I am using the Entity Framework and have an inheritance structure with a base Entity (let's call it Customer) and a derived Entity, let's call it AccountCustomer. The difference is that an AccountCustomer has extra details (such as payment terms etc.) stored in a separate table in the database and therefore extra properties in the Entity.

I want to allow users to 'promote' a specific Customer to be an AccountCustomer. I need to keep the same primary key (a composite key visible to users and used as the customer reference).

At the moment my feeling is that calling a stored procedure to create the additional record in the Accounts table is the only way to go, but up to now we have not bypassed the Entity Framework so would prefer to avoid this technique if possible.

Has anybody any Entity Framework focussed solutions?

+3  A: 

This is one of those "Please don't do this" scenarios.
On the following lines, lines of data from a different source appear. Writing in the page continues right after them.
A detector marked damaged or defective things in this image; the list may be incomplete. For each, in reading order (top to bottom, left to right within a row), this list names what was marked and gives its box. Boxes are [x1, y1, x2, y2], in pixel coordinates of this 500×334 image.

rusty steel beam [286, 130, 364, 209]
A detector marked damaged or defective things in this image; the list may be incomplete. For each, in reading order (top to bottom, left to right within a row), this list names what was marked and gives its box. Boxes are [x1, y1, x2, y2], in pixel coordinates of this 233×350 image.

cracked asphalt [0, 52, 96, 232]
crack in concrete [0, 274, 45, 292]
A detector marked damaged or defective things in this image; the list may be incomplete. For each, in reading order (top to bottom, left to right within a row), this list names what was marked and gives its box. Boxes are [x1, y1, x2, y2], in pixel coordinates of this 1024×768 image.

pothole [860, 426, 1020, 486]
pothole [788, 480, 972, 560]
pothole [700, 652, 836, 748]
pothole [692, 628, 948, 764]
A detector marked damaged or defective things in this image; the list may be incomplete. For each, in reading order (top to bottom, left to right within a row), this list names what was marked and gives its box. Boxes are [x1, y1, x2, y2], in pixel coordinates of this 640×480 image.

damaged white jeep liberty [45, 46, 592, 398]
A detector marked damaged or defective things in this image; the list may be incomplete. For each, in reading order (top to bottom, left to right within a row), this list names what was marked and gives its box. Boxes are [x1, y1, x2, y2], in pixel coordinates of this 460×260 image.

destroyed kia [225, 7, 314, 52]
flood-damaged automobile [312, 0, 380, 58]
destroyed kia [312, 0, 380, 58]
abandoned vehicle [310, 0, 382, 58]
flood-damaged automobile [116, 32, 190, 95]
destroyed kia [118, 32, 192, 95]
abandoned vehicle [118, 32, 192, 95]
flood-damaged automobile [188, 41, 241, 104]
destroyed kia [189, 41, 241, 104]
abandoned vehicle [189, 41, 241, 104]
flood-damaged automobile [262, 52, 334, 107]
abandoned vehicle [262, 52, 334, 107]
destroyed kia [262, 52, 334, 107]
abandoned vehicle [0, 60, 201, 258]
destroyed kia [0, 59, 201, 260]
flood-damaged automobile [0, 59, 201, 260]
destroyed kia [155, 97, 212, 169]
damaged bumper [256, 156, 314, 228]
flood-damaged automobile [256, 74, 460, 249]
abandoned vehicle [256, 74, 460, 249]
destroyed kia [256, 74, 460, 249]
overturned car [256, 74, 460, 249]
You are thinking about this strictly in terms of tables, instead of in object-oriented terms.

A particular customer is a particular customer. The kind of thing he is never changes. Now, his Status may change, or he may acquire additional AccountProperties, but he never transitions from being one kind of thing (Customer) to another kind of thing (AccountCustomer). It simply doesn't make sense conceptually (a generic fruit doesn't morph into an apple, does it? no! it starts as an apple with one status, and ends up as an apple with a new status), and it certainly is impossible in .NET object-oriented programming ... which would make it impossible in an ORM like EF.

So please think about a sensible way to conceptualize this, which will lead to a sensible way to express this in object-oriented terms, which will lead to a sensible EF solution.